→ **WHAT TO DO**:
1. Answer these questions from the text on casting the first stone:
(a) Which passage of Scripture does it discuss?
(b) Where was Jesus teaching when the scribes and Pharisees arrived?
(c) What penalty did the law of Moses require for adultery?
2. From the text on casting the first stone, copy word for word the passage that begins with "George Booker" and stops after "of his ministry.".
3. Carry on the text on casting the first stone, starting after its final sentence.

→ **TEXT**:
•••

George Booker
Biblical Fellowship

27. Casting the First Stone (John 8:1-11)

Many critics do not regard these verses as authentic, but despite all the official doubts there are voices to be heard in their favor. Strong arguments have been advanced on both internal and external grounds, which are summarized elsewhere (John Carter, The Gospel of John, pp. 100,101; C.C. Walker, “The Woman Taken in Adultery”, The Christadelphian, Vol. 70, No. 831 — Sept. 1933 — pp. 405,406). The words of Jesus reported therein ring true and consistent both with the immediate context and the more general teachings of his ministry.

Jesus was teaching in the temple precincts one morning when a band of scribes and Pharisees thrust themselves through the crowd, dragging with them a terrified woman, whom they flung at the Master’s feet. They reminded him of the law of Moses, requiring stoning for the offence of adultery, and also that this woman was apprehended in the very act. What does this new Rabbi have to say? Will he agree with Moses or, as rumored by those who have heard his teaching, will he throw over the revered traditions and laws of the fathers? It is Jesus, not the woman, who is on trial this day; how will he respond?

•••

→ **ENTRIES SUPPLIED**:
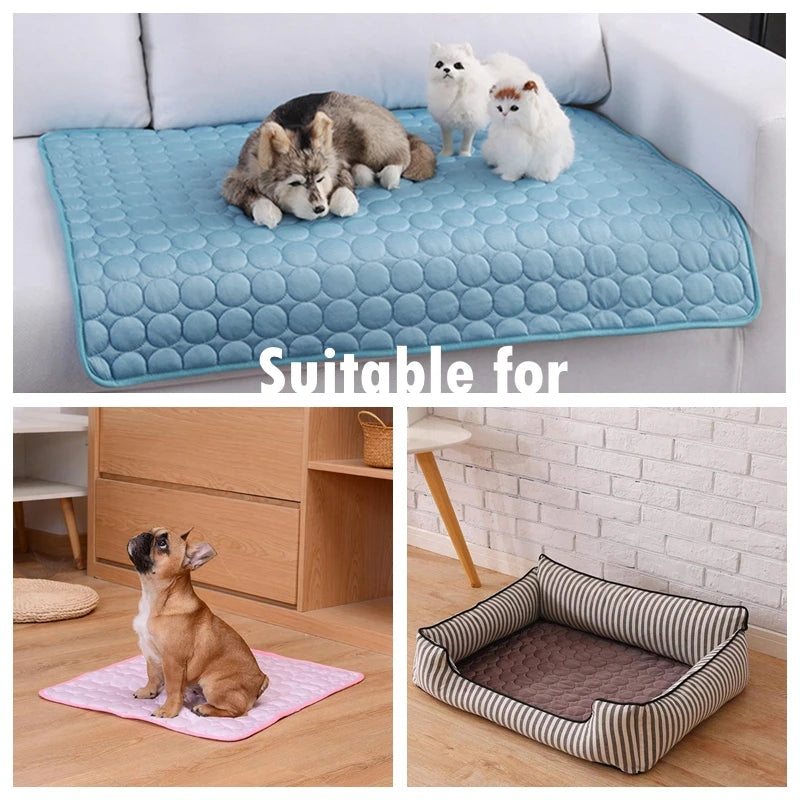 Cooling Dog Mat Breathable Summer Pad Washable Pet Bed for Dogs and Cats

•••

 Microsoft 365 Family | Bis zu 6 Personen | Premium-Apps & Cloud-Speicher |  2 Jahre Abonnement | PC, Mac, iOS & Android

•••

→ **ANSWER LIST**:
1.
(a) John 8:1-11
(b) In the temple precincts
(c) Stoning

2.
George Booker
Biblical Fellowship

27. Casting the First Stone (John 8:1-11)

Many critics do not regard these verses as authentic, but despite all the official doubts there are voices to be heard in their favor. Strong arguments have been advanced on both internal and external grounds, which are summarized elsewhere (John Carter, The Gospel of John, pp. 100,101; C.C. Walker, “The Woman Taken in Adultery”, The Christadelphian, Vol. 70, No. 831 — Sept. 1933 — pp. 405,406). The words of Jesus reported therein ring true and consistent both with the immediate context and the more general teachings of his ministry.

3.
The first reaction of Jesus was to stoop down and write on the ground, apparently indifferent to their demands. But his crafty enemies were not to be ignored or put off; they pressed him again and again for an answer. But the answer they finally received came as a bombshell or, more precisely, as a searchlight from the “Light of the World” (v. 12) to reveal their innermost thoughts, their consciences stained indelibly with sin.

“He that is without sin among you, let him cast the first stone” (v. 7).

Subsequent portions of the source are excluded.